Titanes de la esperanza


La muerte de Domitila nos sorprendió con la misma violencia con la que nos arrebata y asusta la muerte de un familiar cercano. Hay vidas que nos resultan más próximas, porque se han hecho parte de nuestro mañana. Su cercanía no es como la que nos provoca un artista pop o la de una moda; es una afectación profunda porque su vida también fue profunda. Nacida en 1937, en la zona minera del país, desde pequeña sufrió la dura acritud de la pobreza. Su infancia y su juventud la forjaron como una guerrera, ya de adulta era reconocida por su liderazgo y escogida para representar a las mujeres en el distrito minero de Siglo XX. En el 67 se enfrentó a Barrientos, lo que le costó torturas y la pérdida de un hijo en gestación. Diez años después, con el mismo coraje y más fuerte que nunca derrumbaría la dictadura de Banzer.

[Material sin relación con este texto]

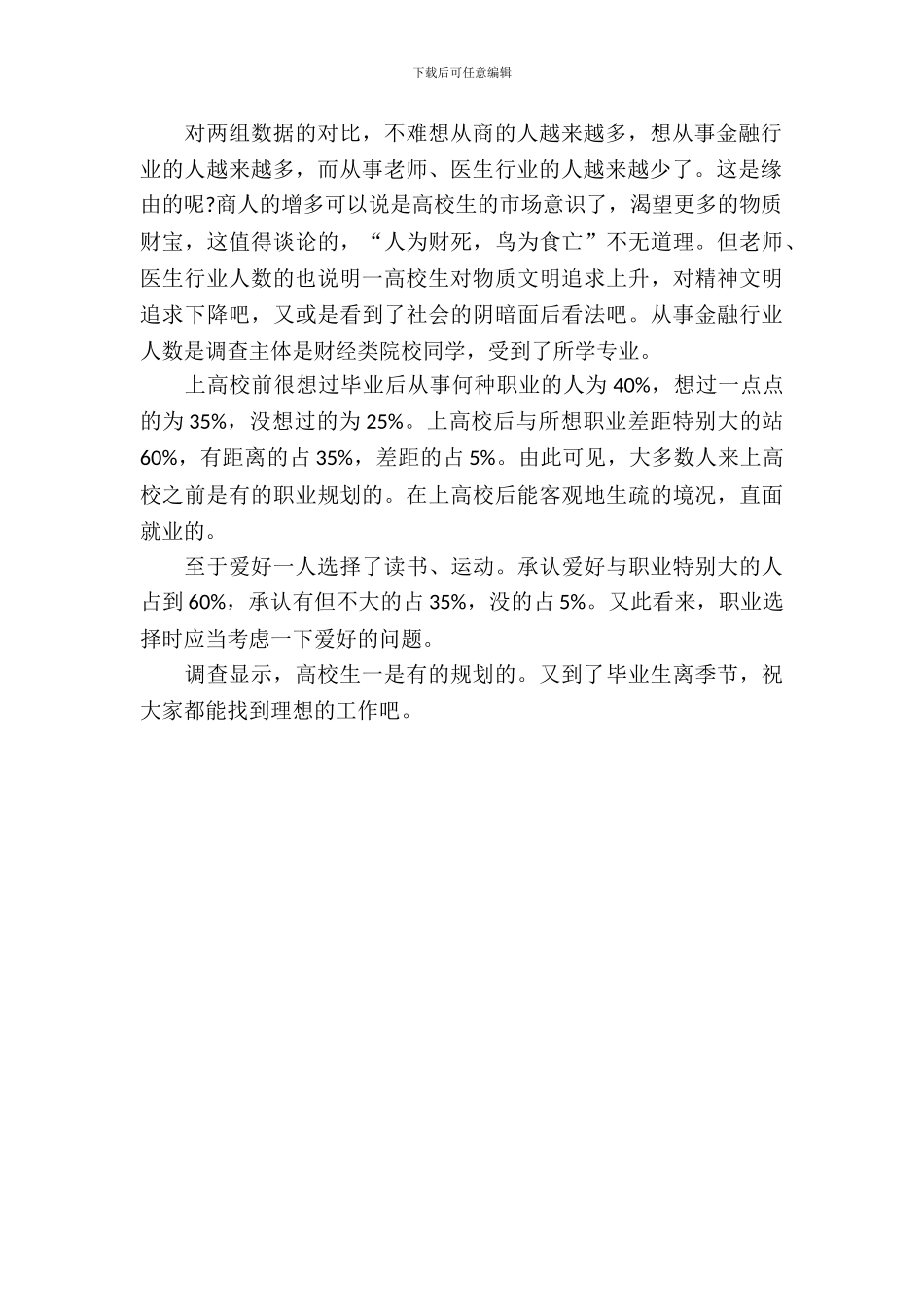 下载后可任意编辑

对两组数据的对比，不难想从商的人越来越多，想从事金融行业的人越来越多，而从事老师、医生行业的人越来越少了。这是缘由的呢?商人的增多可以说是高校生的市场意识了，渴望更多的物质财宝，这值得谈论的，“人为财死，鸟为食亡”不无道理。但老师、医生行业人数的也说明一高校生对物质文明追求上升，对精神文明追求下降吧，又或是看到了社会的阴暗面后看法吧。从事金融行业人数是调查主体是财经类院校同学，受到了所学专业。

上高校前很想过毕业后从事何种职业的人为 40%，想过一点点的为 35%，没想过的为 25%。上高校后与所想职业差距特别大的站 60%，有距离的占 35%，差距的占 5%。由此可见，大多数人来上高校之前是有的职业规划的。在上高校后能客观地生疏的境况，直面就业的。

至于爱好一人选择了读书、运动。承认爱好与职业特别大的人占到 60%，承认有但不大的占 35%，没的占 5%。又此看来，职业选择时应当考虑一下爱好的问题。

调查显示，高校生一是有的规划的。又到了毕业生离季节，祝大家都能找到理想的工作吧。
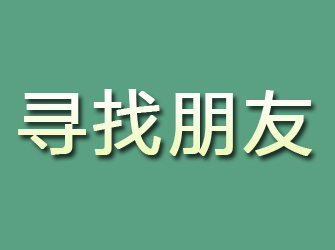 寻找朋友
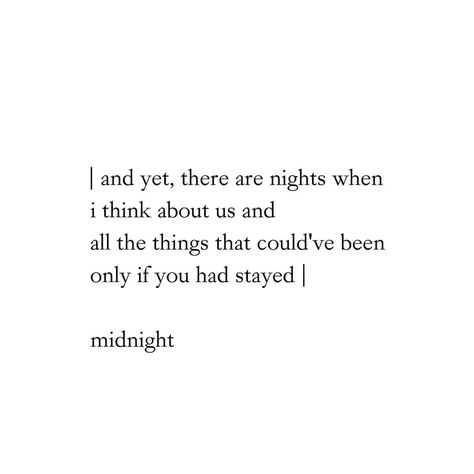 | and yet, there are nights when
i think about us and
all the things that could've been
only if you had stayed |

midnight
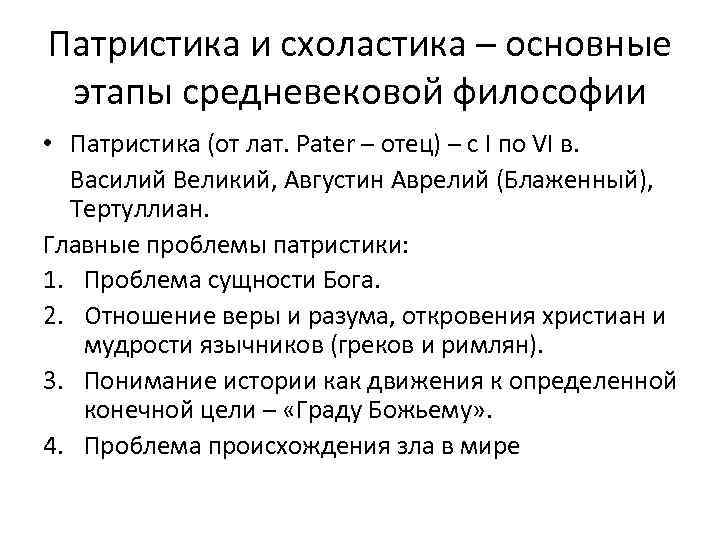 Патристика и схоластика – основные этапы средневековой философии

• Патристика (от лат. Pater – отец) – с I по VI в.
Василий Великий, Августин Аврелий (Блаженный), Тертуллиан.

Главные проблемы патристики:
1. Проблема сущности Бога.
2. Отношение веры и разума, откровения христиан и мудрости язычников (греков и римлян).
3. Понимание истории как движения к определенной конечной цели – «Граду Божьему».
4. Проблема происхождения зла в мире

Fue precisamente durante aquella inolvidable huelga de hambre donde aparecería otro personaje de quien guardamos imperecedera memoria. Luis Espinal, el cura jesuita, poeta, periodista y cineasta, dejó su tierra natal para encontrar en Bolivia su nacionalidad; sin embargo, sería en la huelga de 77 donde encontraría su destino. En un poema diría con la fuerza de un profeta: “Que nos repugne ser comensales satisfechos, cuando tantos no tienen más que migajas.” Amó a los pobres y sus luchas con verdadera pasión. En 1980 un grupo de cobardes lo secuestraron y le agujerearon el cuerpo creyendo que así enmudecerían a todo un pueblo. Él sabía perfectamente que no sería así: “el pueblo no tiene vocación de mártir... Y si un día debemos dar nuestra vida, lo haremos con la simplicidad de alguien que cumple una tarea más, sin gestos melodramáticos.”

En otra latitud de nuestro continente Oscar Romero, obispo de El Salvador, es asesinado el 24 de marzo del 80, tres días después que Espinal. En su país otra dictadura se robaba las esperanzas y la libertad a la gente, replicando un orden opresión económica y de violencia física contras las personas. “Nuestro llamado -decía- se dirige también a quienes por defender injustamente sus intereses y privilegios económicos, sociales y políticos han sido culpables de tanto malestar y violencia. Permítanme recordarles que la justicia y la voz de los pobres debe ser escuchada por ellos como la misma causa del Señor, que llama a la conversión, y que ha de ser juez de todos los hombres.”

Podríamos pensar que estas personas son especiales, gente dotada de una virtud extraordinaria. No obstante, su día a día consistía sencillamente en tener los ojos abiertos y los pies aterrizados. Domitila resumía así uno de sus días en la mina: “Mi jornada empieza a las 4 de la mañana, especialmente cuando mi compañero está en la primera punta. Entonces le preparo su desayuno. Luego hay que preparar las salteñas, porque yo hago unas cien salteñas cada día y las vendo en la calle.” “Así vivimos. Yo me acuesto generalmente a las 12 de la noche. Duermo entonces cuatro a cinco horas. Ya estamos acostumbradas.”

Su ausencia nos duele, tanto como nos duele perdernos a nosotros mismos. Contemplamos el presente y sabemos que todavía queda mucho por lograr unidos. Eso podría ser sin duda el mejor homenaje a sus vidas. Ser los protagonistas de una sociedad fundada en la justicia, allanar los caminos para la libertad y la solidaridad; erradicar la discriminación y el racismo. Construir una patria de hombres y mujeres que en su día a día son verdaderos revolucionarios y libertadores. Vidas jugándose el todo por el todo.